詐欺罪(刑法第246条)vs 横領罪(刑法第252条)
区別の核心は「占有の取得経緯」。横領罪は委託信任関係に基づいて適法に占有する財物を不法に領得する。詐欺罪は欺罔行為によって占有を取得する。既に占有を有する者が後に不法領得する場合は横領罪(委託関係の有無が前提)。
詐欺罪(刑法第246条)vs 恐喝罪(刑法第249条)
区別の核心は「交付の動機」。恐喝罪は脅迫・暴行による畏怖に基づく交付。詐欺罪は欺罔による錯誤に基づく交付。

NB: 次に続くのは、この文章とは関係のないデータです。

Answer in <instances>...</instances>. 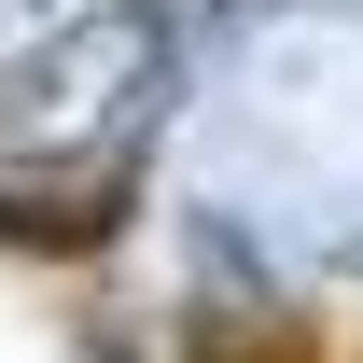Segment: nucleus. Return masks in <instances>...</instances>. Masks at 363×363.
<instances>
[{
  "label": "nucleus",
  "mask_w": 363,
  "mask_h": 363,
  "mask_svg": "<svg viewBox=\"0 0 363 363\" xmlns=\"http://www.w3.org/2000/svg\"><path fill=\"white\" fill-rule=\"evenodd\" d=\"M126 210H140V154H126V140L56 154V168H0V252H43V266L126 238Z\"/></svg>",
  "instance_id": "f257e3e1"
},
{
  "label": "nucleus",
  "mask_w": 363,
  "mask_h": 363,
  "mask_svg": "<svg viewBox=\"0 0 363 363\" xmlns=\"http://www.w3.org/2000/svg\"><path fill=\"white\" fill-rule=\"evenodd\" d=\"M182 363H308V321L294 308H252V321H196Z\"/></svg>",
  "instance_id": "f03ea898"
}]
</instances>
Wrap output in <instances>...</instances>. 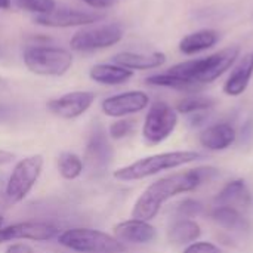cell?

被害者が真実を知っていたら交付しなかった(錯誤が原因)なら詐欺罪、恐怖が原因なら恐喝罪。法定刑は恐喝罪(10年以下の拘禁刑・刑法第249条)と詐欺罪(10年以下の拘禁刑)が同一。
1項詐欺(刑法第246条第1項)vs 2項詐欺(刑法第246条第2項)
区別の核心は「客体」。1項は財物(有体物)、2項は財産上不法の利益(無形の財産的利益:役務の取得、債務の免脱、不動産利用権等)。無銭飲食・無賃乗車は原則2項詐欺。ただし、現金そのものを騙し取る場合は1項詐欺。
詐欺罪(刑法第246条)vs 背任罪(刑法第247条)
区別の核心は「委託信任関係の違背」。背任罪は本人のためにする者(事務処理者)がその任務に背いて本人に損害を加える。詐欺罪は欺罔による財物取得を核心とする。会社の取締役が虚偽の事業計画で融資を引き出した場合、詐欺罪と背任罪の観念的競合になりうる(最高裁昭和28年12月14日判決参照)。
まとめ
詐欺罪(刑法第246条)の核心は、「欺罔行為→錯誤→交付行為→財産的損害」の4段階の因果的連鎖の認定にある。各要件には判例上確立された認定基準があり、特に欺罔行為については「重要事項への欺罔」(平成22年最高裁判決)、不作為による欺罔については告知義務の根拠(平成15年最高裁判決・百選II-36)が問われる。交付行為における「処分意思」は詐欺罪と窃盗罪を分ける決定的メルクマールであり、財産的損害については不法原因給付の場合でも認められる(昭和51年最高裁判決)。試験では4段階を省略せずに一つひとつ丁寧に認定することが合格答案への近道だ。特に2項詐欺(刑法第246条第2項)との区別、三角詐欺、クレジットカード詐欺などの応用論点もセットで押さえておくこと。